Recensione The Irishman
La grande esperienza cinematografica firmata da Scorsese
Può sorgere spontanea una domanda in merito al nuovo film “The Irishman” di Martin Scorsese (ormai visibile soltanto sulla piattaforma Netflix, che ha prodotto il film): ma vale la pena passare 3 ore e mezza a guardare un film?
La risposta è che sì, ne vale assolutamente la pena.
In primo luogo come esperienza (mi permetto di dire) extracinematografica.
“The Irishman” infatti non è il film più bello del regista italoamericano. Ma assume senz’altro le sembianze di un film antologico, quasi testamentario. Una summa ed una quintessenza (per dirla come Truffaut sul “Notorious” di Hitchcock) del cinema scorsesiano.
Scorsese ha girato numerosi film e di diversi generi: introspettivi (“Taxi Driver”, “Al di la della vita”), sperimentali (come “Afterhour”) o kolossal (basti pensare a “Silence”, “Kundun”, “Hugo Cabret” e per certi versi “Il colore dei soldi”).
Ma il cinema di Scorsese è identificato (a torto o ragione) coi film sui gangster, quelli sui "bravi ragazzi". Grandi narrazioni individuali capaci di diventare patrimonio comune e parte della storia di un paese.
Il tutto, con una tecnica ben definita (mutuata dalle innovazioni stilistiche della Nuova Hollywood) e da una colonna sonora composta da brani generazionalmente rilevanti o legati all’epoca storica narrata. E “The Irishman” è verosimilmente l’ultimo tassello di quella serie di film che hanno reso Scorsese il regista che noi conosciamo. Martin Scorsese realizzerà altri film, ma non come questi. Forse anche più belli, ma non tipicamente scorsesiani.
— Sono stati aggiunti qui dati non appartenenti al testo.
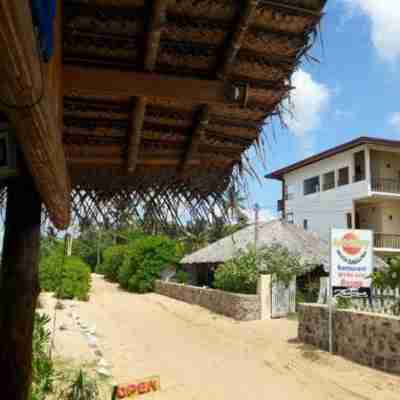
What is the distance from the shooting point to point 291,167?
30.2 meters

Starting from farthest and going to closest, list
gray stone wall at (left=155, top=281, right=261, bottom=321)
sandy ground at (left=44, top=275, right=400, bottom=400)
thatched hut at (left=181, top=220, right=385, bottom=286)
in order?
thatched hut at (left=181, top=220, right=385, bottom=286) < gray stone wall at (left=155, top=281, right=261, bottom=321) < sandy ground at (left=44, top=275, right=400, bottom=400)

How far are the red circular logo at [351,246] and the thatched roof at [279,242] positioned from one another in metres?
7.46

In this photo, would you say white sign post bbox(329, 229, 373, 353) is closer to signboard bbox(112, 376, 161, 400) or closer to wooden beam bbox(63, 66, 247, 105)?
signboard bbox(112, 376, 161, 400)

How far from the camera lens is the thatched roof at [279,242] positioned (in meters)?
19.3

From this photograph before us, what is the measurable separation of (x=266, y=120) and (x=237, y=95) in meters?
0.52

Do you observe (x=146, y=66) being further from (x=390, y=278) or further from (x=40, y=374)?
(x=390, y=278)

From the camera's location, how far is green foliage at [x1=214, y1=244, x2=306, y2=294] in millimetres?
17062

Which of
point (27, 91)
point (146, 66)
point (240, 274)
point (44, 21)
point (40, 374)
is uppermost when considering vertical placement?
point (146, 66)

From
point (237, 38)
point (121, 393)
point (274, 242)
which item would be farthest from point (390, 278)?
point (274, 242)

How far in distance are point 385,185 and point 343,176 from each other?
8.30 ft

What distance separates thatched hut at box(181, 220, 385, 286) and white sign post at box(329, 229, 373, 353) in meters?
7.05

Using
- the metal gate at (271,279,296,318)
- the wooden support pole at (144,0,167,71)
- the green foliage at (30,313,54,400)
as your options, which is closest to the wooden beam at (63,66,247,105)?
the wooden support pole at (144,0,167,71)

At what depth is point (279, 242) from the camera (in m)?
20.8

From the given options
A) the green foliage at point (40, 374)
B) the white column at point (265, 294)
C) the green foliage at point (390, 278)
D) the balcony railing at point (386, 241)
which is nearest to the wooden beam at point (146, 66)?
the green foliage at point (40, 374)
Per realizzare dunque l’ultimo capitolo di questa saga, occorrevano 3 ore e mezza. Ed occorrevano gli amici di sempre: De Niro e Pesci (che non partecipavano ad un lungometraggio del regista dal “Casinò” del 1995), una storia forte col vezzo (da parte del regista) di regalarsi per la prima volta in un suo film la presenza di Al Pacino (che diede vita ad uno dei derby attoriali più sentiti nel corso degli anni ’70).
In queste tre ore e passa di full immersion dunque non solo assistiamo ad una storia “segreta” americana, alla riscoperta della figura di Jimmy Hoffa (almeno per quanto riguarda il cinema) e a tutto quello che Scorsese ci ha abituati in oltre 50 anni di cinema, ma alla fine di un mondo che sta finendo. E che ha dunque scelto di dar vita ad un ultimo grande banchetto a cui tutti noi possiamo assistere.
Se uno ci pensa, è un privilegio raro.
In questo appare particolarmente significativa la presenza nel film di Harvey Keitel. Compare pochi minuti, parla poco, non sarà nominato a nessun premio e a nessun Oscar, ma vogliono dire tanto quei minuti: fu Keitel (ancor prima di De Niro) l’attore feticcio del regista newyorchese.
Al raduno finale, non poteva non essere invitato anche lui.
Questa piccola curiosità legata a Keitel è forse la chiave per comprendere realmente lo spirito con cui il regista si è approcciato ad un lavoro che sancirà (come doveva forse fare “Toro Scatenato” nel 1980, quando Scorsese meditava l’addio alla regia cinematografica) la raffigurazione massima di un’idea di cinema e del suo geniale autore.